Bruno Diaz in 3:AM Magazine:
“I only know what I believe.” Tony Blair, Labour Party Conference Speech, 2004.
According to the likes of Faisal Islam, Ralph Keyes, and The New York Times we’ve entered the post-truth era. If they’re right, it’ll be a time when, like Tony Blair, we will eschew the achievements of the Renaissance and the Enlightenment, and base what we know not on what we prove through intellectual enquiry, but on what we believe as articles of faith. In this new world, as both Brexit and the election of Donald Trump have shown, facts and experts will be pushed aside in favour of populism and emotion. Public opinion and government policy will be moulded by those whose words provoke the most hysteria.
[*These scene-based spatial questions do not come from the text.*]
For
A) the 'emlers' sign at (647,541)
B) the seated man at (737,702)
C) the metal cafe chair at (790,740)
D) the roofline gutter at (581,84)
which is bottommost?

It’ll be a place where controversial opinion pieces, and the polemicists who write them, will be in great demand.
So with a cry of “The White House Here We Come!” these are some tips on how to get your opinions sounding like cast iron “facts” straight from the columns of Peter Hitchens, Owen Jones and Milo Yiannopoulos.
1. Be Perfectly Reasonable
Whatever or whoever you’re criticising, start out by saying that you think they’re great.
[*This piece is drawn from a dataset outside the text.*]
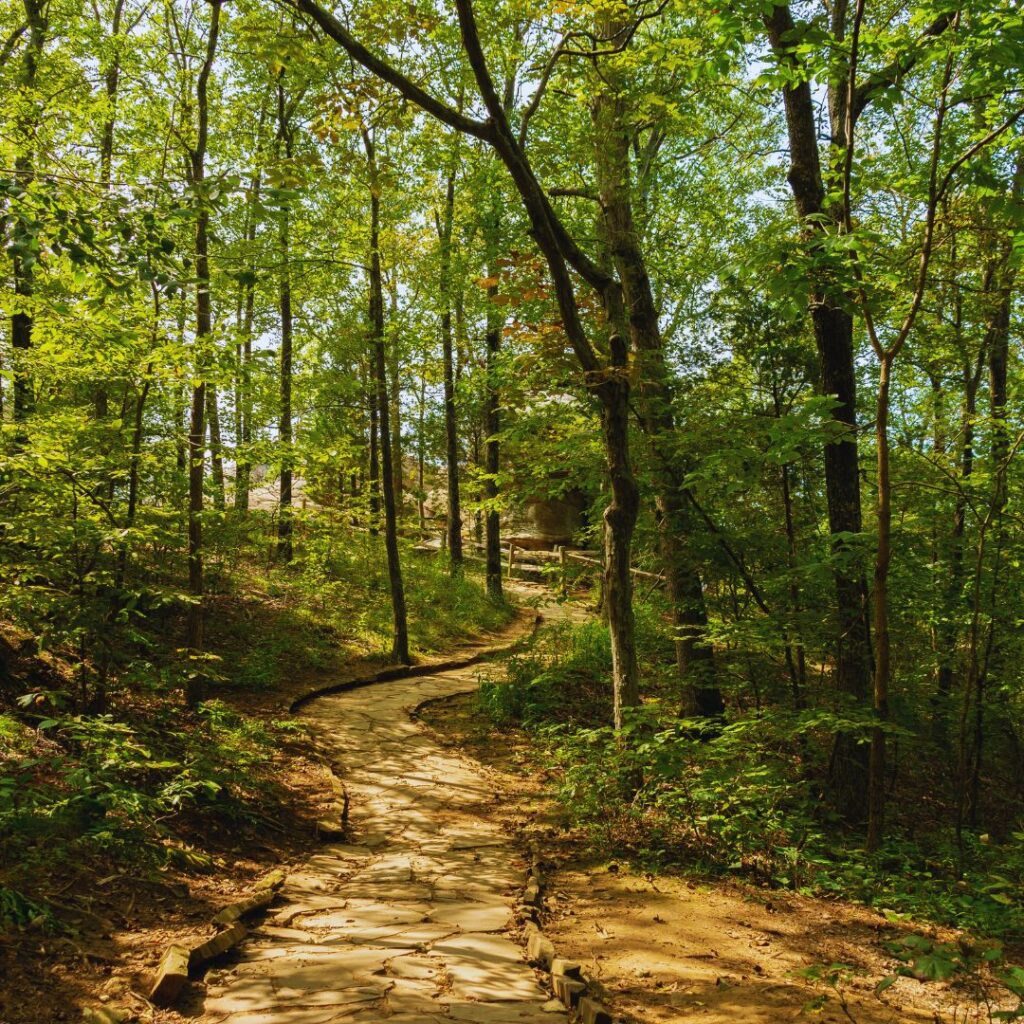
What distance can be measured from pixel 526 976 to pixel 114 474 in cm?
478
If it’s a person or an institution you’re targeting, follow Tory MEP Daniel Hannan’s example in his critique of Guardian journalist Zoe Williams: “Williams is a great writer – original, clever and with a fine turn of phrase.”
If you’ve got a whole industry such as banks in your sights, take time to praise certain aspects of the financial sector, or to point out that you’re not talking about all banks, just a few bad apples. Whether or not you believe what you’re saying doesn’t matter – the point is to come across as someone filled with well-mannered common sense who would only be critical if it was absolutely necessary. Once the reader thinks of you in this way, it’ll seem perfectly reasonable, and believable, when you tar the Co-Op and Nationwide with the same brush as Bear Sterns, Lehmans and Deutsche.
As French playwright Jean Giraudoux put it: “The secret of success is sincerity. Once you can fake that you’ve got it made.”